After the (monumental) work on the new MoarVM dispatch mechanism, [JW1], was incorporated in standard Rakudo releases (September/October 2021) additional 20% speed-up was obtained. Currently this package is:

≈ 2.0 times slower than the Mathematica implementation [AAp2]
≈ 30 times slower than the Java implementation [AAp3]

These speed improvements are definitely not satisfactory. I strongly consider:

Re-implementing in Raku the Mathematica package [AAp2], i.e. to move into Tries that are hashes.
- (It turned out option 1 does not produce better results; see [AAp6].)
Re-implementing in C or C++ the Java package [AAp3] and hooking it up to Raku.

Moving from FP design and OOP design

The initial versions of the package -- up to version 0.5.0 -- had exported functions only in the namespace ML::TriesWithFrequencies with the prefix trie-. Those functions came from a purely Functional Programming (FP) design.

In order to get chains of OOP methods application that are typical in Raku programming the package versions after version 0.6.0 and later have trie manipulation transformation methods in the class ML::TriesWithFrequencies::Trie.

In order to get trie-class methods a fairly fundamental code refactoring was required. Here are the steps:

The old class ML::TriesWithFrequencies::Trie was made into the role ML::TriesWithFrequencies::Trieish.
The traversal and remover classes were made to use ML::TriesWithFrequencies::Trieish type instead of ML::TriesWithFrequencies::Trie.
The trie functions implementations -- with the prefix "trie-" -- of ML::TriesWithFrequencies were moved as methods implementations in ML::TriesWithFrequencies::Trie.
The trie functions in ML::TriesWithFrequencies were reimplemented using the methods of ML::TriesWithFrequencies::Trie.
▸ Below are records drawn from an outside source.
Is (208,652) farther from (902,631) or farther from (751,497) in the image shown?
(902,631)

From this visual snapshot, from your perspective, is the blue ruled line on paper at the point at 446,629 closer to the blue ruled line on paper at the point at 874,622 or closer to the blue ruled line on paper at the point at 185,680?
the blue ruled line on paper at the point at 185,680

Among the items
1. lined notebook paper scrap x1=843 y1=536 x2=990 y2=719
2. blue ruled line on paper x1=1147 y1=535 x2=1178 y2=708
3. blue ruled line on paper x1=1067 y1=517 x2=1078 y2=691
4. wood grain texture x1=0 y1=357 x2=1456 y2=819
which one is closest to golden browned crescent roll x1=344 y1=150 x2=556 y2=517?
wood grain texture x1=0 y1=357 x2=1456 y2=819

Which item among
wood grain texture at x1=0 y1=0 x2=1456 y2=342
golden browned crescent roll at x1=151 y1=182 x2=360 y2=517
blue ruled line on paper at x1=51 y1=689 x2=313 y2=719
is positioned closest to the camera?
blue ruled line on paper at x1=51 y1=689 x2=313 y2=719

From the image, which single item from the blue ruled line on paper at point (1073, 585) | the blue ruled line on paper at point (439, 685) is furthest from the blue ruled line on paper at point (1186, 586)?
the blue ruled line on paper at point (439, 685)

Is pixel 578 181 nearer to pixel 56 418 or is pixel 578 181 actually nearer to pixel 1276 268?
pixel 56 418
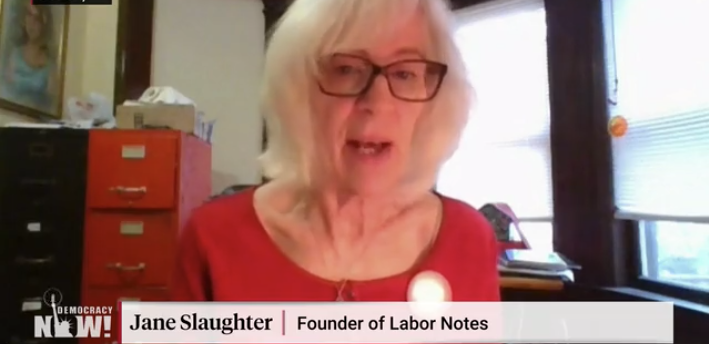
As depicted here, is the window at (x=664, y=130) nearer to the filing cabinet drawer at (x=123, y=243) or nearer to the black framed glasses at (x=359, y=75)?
the black framed glasses at (x=359, y=75)

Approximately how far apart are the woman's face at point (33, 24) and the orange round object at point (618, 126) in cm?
114

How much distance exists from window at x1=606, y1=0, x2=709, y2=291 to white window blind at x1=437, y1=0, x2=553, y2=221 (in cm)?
15

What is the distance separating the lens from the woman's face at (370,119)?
0.51 meters

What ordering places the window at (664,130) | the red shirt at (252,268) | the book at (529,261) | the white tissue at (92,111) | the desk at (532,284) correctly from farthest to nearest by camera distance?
the white tissue at (92,111), the window at (664,130), the book at (529,261), the desk at (532,284), the red shirt at (252,268)

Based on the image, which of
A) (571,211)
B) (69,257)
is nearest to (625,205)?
(571,211)

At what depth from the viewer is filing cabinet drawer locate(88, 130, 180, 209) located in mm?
924

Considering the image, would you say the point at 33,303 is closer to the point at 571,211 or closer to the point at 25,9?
the point at 25,9

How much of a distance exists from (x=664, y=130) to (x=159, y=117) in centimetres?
98

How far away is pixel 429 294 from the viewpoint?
1.76 feet

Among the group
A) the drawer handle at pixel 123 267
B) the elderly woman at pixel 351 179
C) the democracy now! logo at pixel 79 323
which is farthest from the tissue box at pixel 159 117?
the elderly woman at pixel 351 179

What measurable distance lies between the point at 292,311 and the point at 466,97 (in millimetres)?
276

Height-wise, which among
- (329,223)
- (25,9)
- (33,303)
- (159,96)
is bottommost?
(33,303)

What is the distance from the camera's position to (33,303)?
86 cm
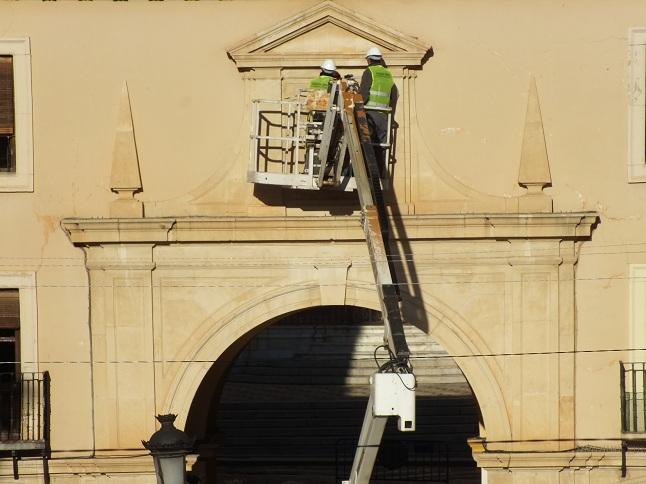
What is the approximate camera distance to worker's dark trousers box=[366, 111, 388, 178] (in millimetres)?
21484

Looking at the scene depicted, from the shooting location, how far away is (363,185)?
1955 cm

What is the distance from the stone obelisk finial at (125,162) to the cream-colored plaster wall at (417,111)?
114mm

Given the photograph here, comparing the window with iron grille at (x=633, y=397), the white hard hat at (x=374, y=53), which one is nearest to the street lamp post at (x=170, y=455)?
the white hard hat at (x=374, y=53)

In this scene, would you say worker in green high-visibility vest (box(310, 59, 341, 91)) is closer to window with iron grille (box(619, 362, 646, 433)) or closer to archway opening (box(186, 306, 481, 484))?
window with iron grille (box(619, 362, 646, 433))

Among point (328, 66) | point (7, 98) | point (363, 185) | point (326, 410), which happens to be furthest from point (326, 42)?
point (326, 410)

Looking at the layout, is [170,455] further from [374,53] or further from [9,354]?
[374,53]

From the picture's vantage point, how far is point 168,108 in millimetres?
22125

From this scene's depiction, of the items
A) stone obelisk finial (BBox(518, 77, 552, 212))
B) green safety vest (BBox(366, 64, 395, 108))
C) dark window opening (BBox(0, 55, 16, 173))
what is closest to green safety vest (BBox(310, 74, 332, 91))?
green safety vest (BBox(366, 64, 395, 108))

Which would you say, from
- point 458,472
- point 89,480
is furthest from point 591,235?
point 458,472

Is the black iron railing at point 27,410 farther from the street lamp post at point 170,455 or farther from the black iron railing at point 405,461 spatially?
the black iron railing at point 405,461

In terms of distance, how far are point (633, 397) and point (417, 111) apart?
3.96 meters

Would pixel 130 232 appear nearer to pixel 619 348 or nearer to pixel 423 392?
pixel 619 348

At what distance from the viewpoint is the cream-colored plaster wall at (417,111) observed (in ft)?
72.4

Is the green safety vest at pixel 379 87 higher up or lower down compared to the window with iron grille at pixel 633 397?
higher up
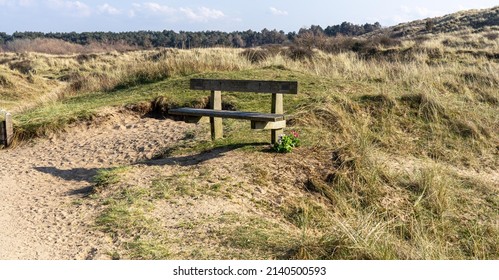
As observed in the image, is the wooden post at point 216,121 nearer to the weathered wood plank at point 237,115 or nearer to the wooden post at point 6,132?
the weathered wood plank at point 237,115

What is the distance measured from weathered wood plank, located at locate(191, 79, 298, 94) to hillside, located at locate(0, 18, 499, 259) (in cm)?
73

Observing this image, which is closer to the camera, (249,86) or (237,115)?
(237,115)

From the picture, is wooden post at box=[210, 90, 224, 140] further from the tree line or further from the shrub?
the tree line

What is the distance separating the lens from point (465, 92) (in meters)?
10.8

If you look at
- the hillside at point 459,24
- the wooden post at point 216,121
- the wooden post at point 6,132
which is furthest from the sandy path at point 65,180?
the hillside at point 459,24

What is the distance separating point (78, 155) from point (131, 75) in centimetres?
A: 589

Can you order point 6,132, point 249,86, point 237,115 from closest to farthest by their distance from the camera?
1. point 237,115
2. point 249,86
3. point 6,132

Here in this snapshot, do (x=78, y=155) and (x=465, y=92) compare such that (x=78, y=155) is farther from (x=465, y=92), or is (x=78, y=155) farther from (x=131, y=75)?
(x=465, y=92)

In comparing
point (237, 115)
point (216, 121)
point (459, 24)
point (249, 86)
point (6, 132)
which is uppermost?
point (459, 24)

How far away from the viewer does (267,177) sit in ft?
20.8

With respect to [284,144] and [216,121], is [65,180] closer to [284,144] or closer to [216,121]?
[216,121]

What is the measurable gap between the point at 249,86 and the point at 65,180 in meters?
2.56

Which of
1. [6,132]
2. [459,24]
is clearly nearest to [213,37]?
[459,24]

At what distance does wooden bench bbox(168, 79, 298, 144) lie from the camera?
22.4ft
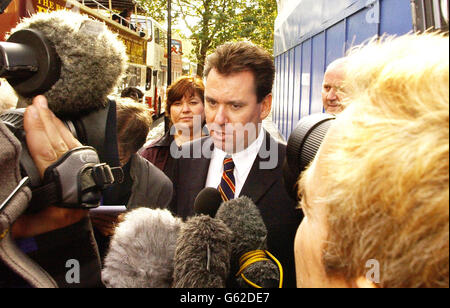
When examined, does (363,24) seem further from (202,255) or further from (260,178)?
(202,255)

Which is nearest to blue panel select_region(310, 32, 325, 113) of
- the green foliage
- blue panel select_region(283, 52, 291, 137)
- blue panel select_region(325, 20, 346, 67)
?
blue panel select_region(325, 20, 346, 67)

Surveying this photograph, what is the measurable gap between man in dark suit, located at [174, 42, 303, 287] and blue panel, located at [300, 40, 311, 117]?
5.08 m

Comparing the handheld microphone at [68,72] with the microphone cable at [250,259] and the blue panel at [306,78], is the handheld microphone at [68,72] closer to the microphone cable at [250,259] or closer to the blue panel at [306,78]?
the microphone cable at [250,259]

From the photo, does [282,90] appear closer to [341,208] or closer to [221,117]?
[221,117]

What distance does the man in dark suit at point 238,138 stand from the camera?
1.84 meters

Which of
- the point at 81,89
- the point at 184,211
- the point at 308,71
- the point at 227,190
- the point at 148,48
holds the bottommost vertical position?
the point at 184,211

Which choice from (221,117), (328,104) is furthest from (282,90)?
(221,117)

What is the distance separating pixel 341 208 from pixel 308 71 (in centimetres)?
684

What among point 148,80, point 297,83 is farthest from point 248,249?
point 148,80

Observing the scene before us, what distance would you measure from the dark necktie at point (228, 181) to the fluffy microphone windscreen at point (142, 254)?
986mm

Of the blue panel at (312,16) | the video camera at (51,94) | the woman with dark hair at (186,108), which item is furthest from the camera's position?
the blue panel at (312,16)

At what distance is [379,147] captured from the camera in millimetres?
507

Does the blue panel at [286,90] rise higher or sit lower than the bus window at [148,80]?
lower

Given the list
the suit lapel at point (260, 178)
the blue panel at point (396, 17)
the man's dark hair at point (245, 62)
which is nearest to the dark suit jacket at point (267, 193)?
the suit lapel at point (260, 178)
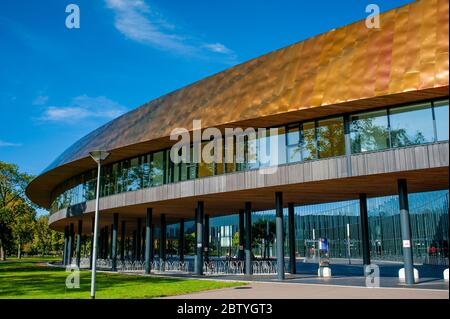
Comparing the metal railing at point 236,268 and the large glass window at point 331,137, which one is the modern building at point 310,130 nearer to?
the large glass window at point 331,137

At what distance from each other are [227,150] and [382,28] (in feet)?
36.8

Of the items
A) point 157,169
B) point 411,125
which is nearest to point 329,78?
point 411,125

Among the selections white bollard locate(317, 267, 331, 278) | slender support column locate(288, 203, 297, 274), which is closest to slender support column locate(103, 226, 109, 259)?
slender support column locate(288, 203, 297, 274)

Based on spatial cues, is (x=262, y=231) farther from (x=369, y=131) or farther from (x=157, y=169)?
(x=369, y=131)

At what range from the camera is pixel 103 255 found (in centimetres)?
5888

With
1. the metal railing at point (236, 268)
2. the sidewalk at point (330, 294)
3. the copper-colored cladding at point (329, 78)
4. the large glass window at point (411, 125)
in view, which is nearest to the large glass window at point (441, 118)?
the large glass window at point (411, 125)

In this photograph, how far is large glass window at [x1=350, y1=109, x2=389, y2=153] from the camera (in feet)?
71.7

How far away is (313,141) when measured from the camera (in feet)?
79.0

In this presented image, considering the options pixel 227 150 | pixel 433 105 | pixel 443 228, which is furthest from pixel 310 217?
pixel 433 105

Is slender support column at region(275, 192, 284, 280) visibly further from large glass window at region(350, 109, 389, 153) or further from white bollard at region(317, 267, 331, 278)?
large glass window at region(350, 109, 389, 153)

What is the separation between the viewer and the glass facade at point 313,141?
822 inches

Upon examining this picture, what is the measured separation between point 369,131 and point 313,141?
298 centimetres
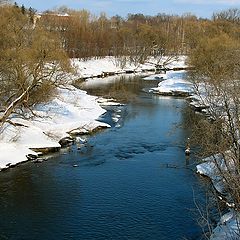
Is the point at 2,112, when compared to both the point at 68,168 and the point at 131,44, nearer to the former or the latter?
the point at 68,168

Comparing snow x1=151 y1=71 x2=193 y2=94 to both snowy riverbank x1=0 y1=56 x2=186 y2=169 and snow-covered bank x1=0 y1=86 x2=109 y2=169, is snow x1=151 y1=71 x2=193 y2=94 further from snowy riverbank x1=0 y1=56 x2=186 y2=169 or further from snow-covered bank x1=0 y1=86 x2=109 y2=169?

Remark: See the section "Two stiles of pipelining" above for illustrations of the two approaches.

TODO

In the following list the most important items are placed first.

DONE Implement "get words" and "get root-to-leaf paths" functions.
- See trie-words and trie-root-to-leaf-paths.
DONE Convert most of the WL unit tests in [AAp5] into Raku tests.
DONE Implement Trie traversal functions.
- The general trie-map function is in a separate role.
- A concrete traversal functionality is a class that does the role and provides additional context.
DONE Implement (sub-)trie removal functions.
- DONE By threshold (below and above)
- DONE By Pareto principle adherence (top and bottom)
- DONE By regex over the keys
TODO Implement optional ULP spec argument for relevant functions:
- DONE trie-root-to-leaf-paths
- DONE trie-words
- TODO Membership test functions?
DONE Design and code refactoring so trie objects to have OOP interface.
- Instead of just having trie-words($tr, <c>) we should be also able to say $tr.trie-words(<c>).
TODO Implement trie-prune function.
DONE Implement Trie-based classification.
DONE Create trie from hash representation.
TODO Investigate faster implementations.
- DONE Re-implement the Trie functionalities using hash representation (instead of a tree of Trie-node objects.)
  - See [AAp6].
- TODO Make a C or C++ implementation and hook it up to Raku.
DONE Program a trie-form visualization that is "wide", i.e. places the children nodes horizontally.
- Using "Pretty::Table".
- Using the function to-pretty-table of "Data::Reshapers". (Also based on "Pretty::Table".)
TODO Document examples of doing Trie-based text mining or data-mining.